>> START

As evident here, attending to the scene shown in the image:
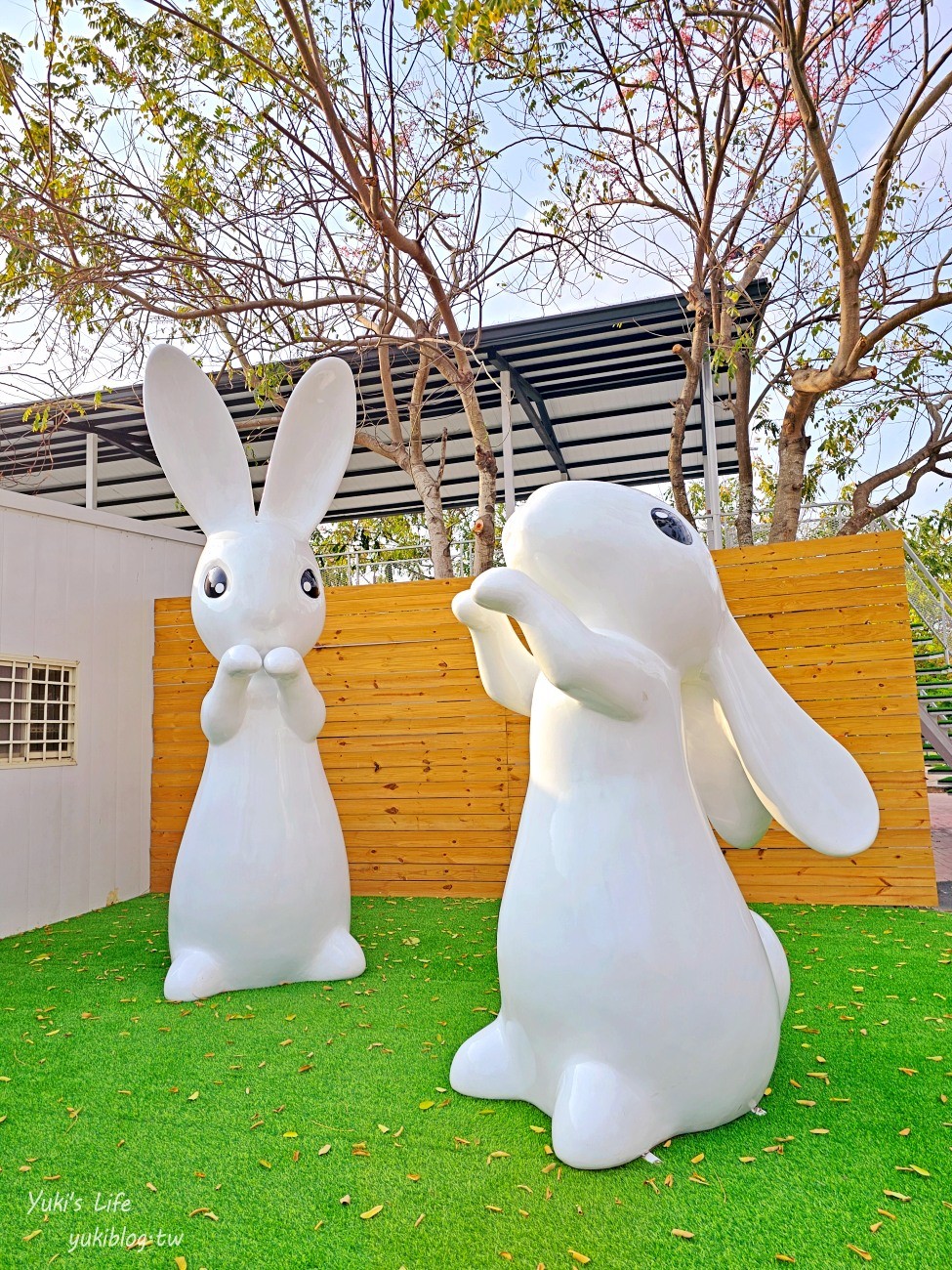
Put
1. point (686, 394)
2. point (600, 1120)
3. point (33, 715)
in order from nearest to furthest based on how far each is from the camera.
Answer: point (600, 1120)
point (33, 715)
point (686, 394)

>> END
>> START

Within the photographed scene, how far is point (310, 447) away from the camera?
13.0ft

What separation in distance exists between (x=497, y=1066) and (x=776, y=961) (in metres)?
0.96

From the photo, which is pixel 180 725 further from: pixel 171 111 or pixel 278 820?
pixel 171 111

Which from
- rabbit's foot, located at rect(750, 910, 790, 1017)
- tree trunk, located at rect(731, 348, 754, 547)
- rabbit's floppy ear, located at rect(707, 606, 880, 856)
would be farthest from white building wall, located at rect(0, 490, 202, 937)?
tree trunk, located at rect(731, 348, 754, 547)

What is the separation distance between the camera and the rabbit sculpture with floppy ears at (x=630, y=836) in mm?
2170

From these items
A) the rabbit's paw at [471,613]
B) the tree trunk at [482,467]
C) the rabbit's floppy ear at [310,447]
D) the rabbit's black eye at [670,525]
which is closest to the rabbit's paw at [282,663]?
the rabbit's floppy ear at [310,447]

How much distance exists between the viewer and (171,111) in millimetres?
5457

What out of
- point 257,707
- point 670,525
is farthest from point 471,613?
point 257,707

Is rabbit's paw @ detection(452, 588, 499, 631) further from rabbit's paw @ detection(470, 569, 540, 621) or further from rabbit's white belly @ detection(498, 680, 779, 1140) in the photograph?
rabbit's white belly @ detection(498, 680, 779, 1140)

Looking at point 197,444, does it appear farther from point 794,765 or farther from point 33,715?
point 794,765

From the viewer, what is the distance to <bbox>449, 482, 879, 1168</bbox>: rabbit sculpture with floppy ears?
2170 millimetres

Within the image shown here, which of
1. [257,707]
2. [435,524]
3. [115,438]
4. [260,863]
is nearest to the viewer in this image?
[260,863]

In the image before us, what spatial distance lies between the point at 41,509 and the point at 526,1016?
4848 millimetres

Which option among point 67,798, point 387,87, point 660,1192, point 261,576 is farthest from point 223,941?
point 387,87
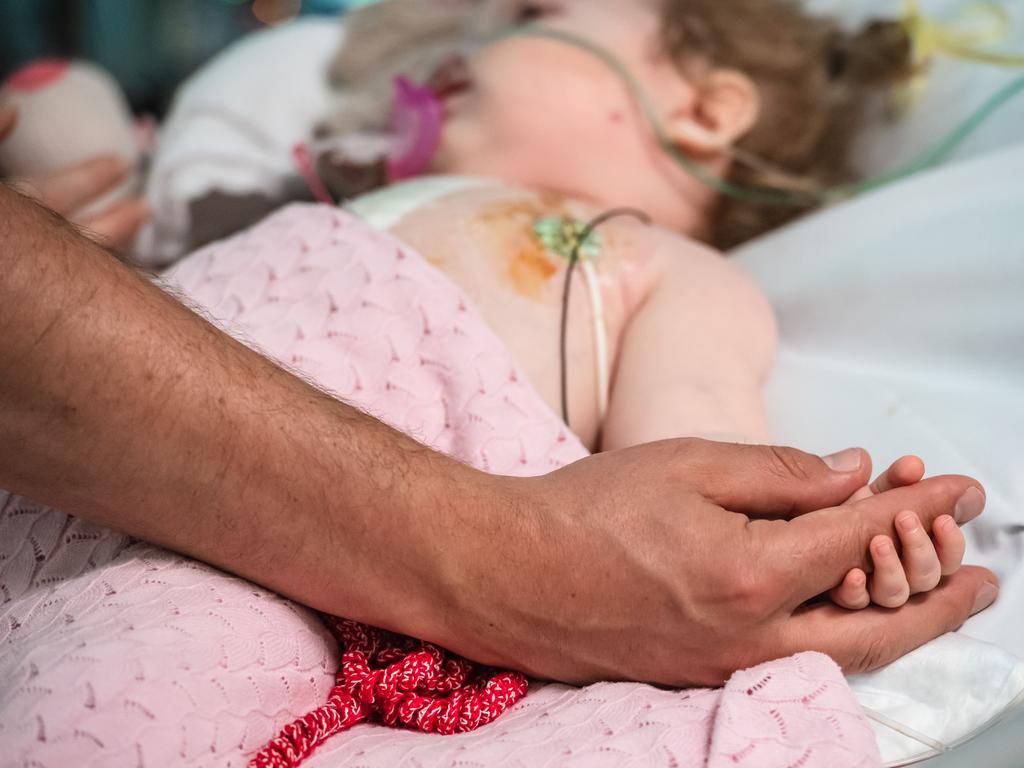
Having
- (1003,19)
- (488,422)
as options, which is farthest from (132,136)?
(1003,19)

>> END
>> START

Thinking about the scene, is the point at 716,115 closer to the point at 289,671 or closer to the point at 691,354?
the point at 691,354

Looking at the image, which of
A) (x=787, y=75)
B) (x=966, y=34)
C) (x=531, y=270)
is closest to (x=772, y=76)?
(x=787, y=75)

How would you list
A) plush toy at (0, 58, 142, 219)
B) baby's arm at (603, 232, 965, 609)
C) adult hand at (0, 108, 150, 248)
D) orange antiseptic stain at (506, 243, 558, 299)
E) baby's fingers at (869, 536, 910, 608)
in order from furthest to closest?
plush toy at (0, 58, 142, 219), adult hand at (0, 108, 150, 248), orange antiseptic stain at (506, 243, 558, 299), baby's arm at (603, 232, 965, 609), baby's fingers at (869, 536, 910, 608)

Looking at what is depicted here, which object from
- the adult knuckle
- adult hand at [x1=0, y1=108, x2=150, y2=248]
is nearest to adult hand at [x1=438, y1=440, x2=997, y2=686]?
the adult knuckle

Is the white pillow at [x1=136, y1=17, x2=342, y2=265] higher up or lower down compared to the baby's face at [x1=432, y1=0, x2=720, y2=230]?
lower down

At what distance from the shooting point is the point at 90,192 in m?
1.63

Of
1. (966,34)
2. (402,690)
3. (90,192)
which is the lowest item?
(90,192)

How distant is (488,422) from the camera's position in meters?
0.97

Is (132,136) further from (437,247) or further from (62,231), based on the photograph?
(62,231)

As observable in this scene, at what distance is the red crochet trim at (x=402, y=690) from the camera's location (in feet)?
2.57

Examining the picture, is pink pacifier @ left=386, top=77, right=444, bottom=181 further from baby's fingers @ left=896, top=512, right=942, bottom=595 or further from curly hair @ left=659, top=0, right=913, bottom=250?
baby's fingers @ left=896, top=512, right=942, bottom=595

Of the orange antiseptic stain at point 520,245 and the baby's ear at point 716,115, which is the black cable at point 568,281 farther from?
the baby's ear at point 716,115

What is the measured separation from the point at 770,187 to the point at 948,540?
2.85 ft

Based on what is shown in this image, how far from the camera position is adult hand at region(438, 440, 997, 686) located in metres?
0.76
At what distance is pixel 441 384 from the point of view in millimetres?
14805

>> END

### Goal
Pick out every line in the listing above that contains the word "right", and copy each of those lines.

### Output of the exercise
Examining the picture, is pink pacifier @ left=386, top=77, right=444, bottom=181 further from baby's fingers @ left=896, top=512, right=942, bottom=595 or further from curly hair @ left=659, top=0, right=913, bottom=250?
baby's fingers @ left=896, top=512, right=942, bottom=595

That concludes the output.